**** Excerpt to read ****

At September 30, 2012, the Company had 34 loans with a balance of $9.9 million that were considered to be troubled debt restructurings. Of those TDRs, 18 loans with a balance totaling $3.6 million were still accruing as of September 30, 2012. The remaining 16 TDRs with a balance totaling $6.3 million as of September 30, 2012 were in non-accrual status.

 

Credit Quality Indicators

 

As part of the on-going monitoring of the credit quality of the loan portfolio, management utilizes a risk grading matrix to assign a risk grade to each of the Company’s loans. All non-consumer loans are graded on a scale of 1 to 9. A description of the general characteristics of these nine different risk grades is as follows:

· Risk Grade 1 (Superior) - Credits in this category are virtually risk-free and are well-collateralized by cash-equivalent instruments. The repayment program is well-defined and achievable. Repayment sources are numerous. No material documentation deficiencies or exceptions exist.

 

· Risk Grade 2 (Very Good) - This grade is reserved for loans secured by readily marketable collateral, or loans within guidelines to borrowers with liquid financial statements. A liquid financial statement is a financial statement with substantial liquid assets relative to debts. These loans have excellent sources of repayment, with no significant identifiable risk of collection, and conform in all respects to Bank policy, guidelines, underwriting standards, and Federal and State regulations (no exceptions of any kind).

 

 

 
·

Risk Grade 3 (Good) - These loans have excellent sources of repayment, with no significant identifiable risk of collection. Generally, loans assigned this risk grade will demonstrate the following characteristics: Conformity in all respects with Bank policy, guidelines, underwriting standards, and Federal and State regulations (no exceptions of any kind).

o Documented historical cash flow that meets or exceeds required minimum Bank guidelines, or that can be supplemented with verifiable cash flow from other sources.

 

o Adequate secondary sources to liquidate the debt, including combinations of liquidity, liquidation of collateral, or liquidation value to the net worth of the borrower or guarantor.

 

· Risk Grade 4 (Acceptable) - This grade is given to acceptable loans. These loans have adequate sources of repayment, with little identifiable risk of collection. Loans assigned this risk grade will demonstrate the following characteristics:

 

o General conformity to the Bank's policy requirements, product guidelines and underwriting standards, with limited exceptions. Any exceptions that are identified during the underwriting and approval process have been adequately mitigated by other factors.

 

o Documented historical cash flow that meets or exceeds required minimum Bank guidelines, or that can be supplemented with verifiable cash flow from other sources.

****

Given problem 1:
In the excerpt on loan credit quality, how many troubled debt restructurings were still accruing at September 30, 2012, and what was their combined balance?
Given problem 2:
Pick up the excerpt on loan risk grades from its last sentence and carry it forward in the same style.

**** Supplied data ****

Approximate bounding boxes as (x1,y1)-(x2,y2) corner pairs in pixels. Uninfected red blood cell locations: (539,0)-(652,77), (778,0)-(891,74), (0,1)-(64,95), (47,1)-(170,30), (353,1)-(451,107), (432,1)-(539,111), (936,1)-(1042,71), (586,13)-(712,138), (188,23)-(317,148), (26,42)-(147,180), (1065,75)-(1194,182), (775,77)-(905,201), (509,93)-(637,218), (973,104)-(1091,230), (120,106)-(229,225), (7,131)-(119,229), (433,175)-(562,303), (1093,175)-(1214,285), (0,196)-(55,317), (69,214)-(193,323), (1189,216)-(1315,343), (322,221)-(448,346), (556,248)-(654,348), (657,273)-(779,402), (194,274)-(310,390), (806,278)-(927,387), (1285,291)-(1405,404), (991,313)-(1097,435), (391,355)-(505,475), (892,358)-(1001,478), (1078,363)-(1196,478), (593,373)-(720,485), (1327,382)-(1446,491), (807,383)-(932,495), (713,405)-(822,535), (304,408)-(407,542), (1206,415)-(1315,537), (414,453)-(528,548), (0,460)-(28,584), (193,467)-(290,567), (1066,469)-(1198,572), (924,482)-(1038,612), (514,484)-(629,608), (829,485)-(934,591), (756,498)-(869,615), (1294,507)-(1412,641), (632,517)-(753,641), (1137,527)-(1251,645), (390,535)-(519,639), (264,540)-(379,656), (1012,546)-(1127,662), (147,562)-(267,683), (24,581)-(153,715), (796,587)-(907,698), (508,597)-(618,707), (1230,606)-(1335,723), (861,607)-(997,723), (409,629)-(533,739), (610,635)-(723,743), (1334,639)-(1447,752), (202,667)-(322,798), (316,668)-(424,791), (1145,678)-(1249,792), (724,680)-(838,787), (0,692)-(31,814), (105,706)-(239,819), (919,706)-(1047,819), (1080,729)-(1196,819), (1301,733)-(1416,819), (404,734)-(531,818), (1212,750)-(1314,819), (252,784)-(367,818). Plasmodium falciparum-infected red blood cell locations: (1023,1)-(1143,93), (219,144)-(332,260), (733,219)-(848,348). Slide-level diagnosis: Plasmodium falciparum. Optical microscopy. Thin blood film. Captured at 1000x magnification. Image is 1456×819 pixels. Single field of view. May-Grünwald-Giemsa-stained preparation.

****

Task output 1:
18 loans, with a balance totaling $3.6 million.

Task output 2:
o

Adequate secondary sources to liquidate the debt, including combinations of liquidity, liquidation of collateral, or liquidation value to the net worth of the borrower or guarantor

 

·

Risk Grade 5 (Acceptable With Care) - This grade is given to acceptable loans that show signs of weakness in either adequate sources of repayment or collateral, but have demonstrated mitigating factors that minimize the risk of delinquency or loss.  Loans assigned this grade may demonstrate some or all of the following characteristics:

 

o Additional exceptions to the Bank's policy requirements, product guidelines or underwriting standards that present a higher degree of risk to the Bank.  Although the combination and/or severity of identified exceptions is greater, all exceptions have been properly mitigated by other factors.

 

o Unproven, insufficient or marginal primary sources of repayment that appear sufficient to service the debt at this time.  Repayment weaknesses may be due to minor operational issues, financial trends, or reliance on projected (not historic) performance.

 

o Marginal or unproven secondary sources to liquidate the debt, including combinations of liquidation of collateral and liquidation value to the net worth of the borrower or guarantor.

Risk Grade 5-NAC (No Additional Credit) - This grade is given to acceptable loans that show signs of weakness in either adequate sources of repayment or collateral, but have demonstrated mitigating factors that minimize the risk of delinquency or loss. Loans assigned this grade may demonstrate some or all of the following characteristics:

 

· Loans where adverse economic conditions develop subsequent to the loan origination, that do not jeopardize liquidation of the debt but do substantially increase the level of risk, may also warrant this rating.

 

· The borrower has experienced negative financial trends on the income statement or the balance sheet, however, the financial conditions have improved, which is evident by the acceptable repayment of the loan over the previous six months.

 

· The financial information was incomplete, or inadequate, in the past. However, all financial information is now current, and acceptable.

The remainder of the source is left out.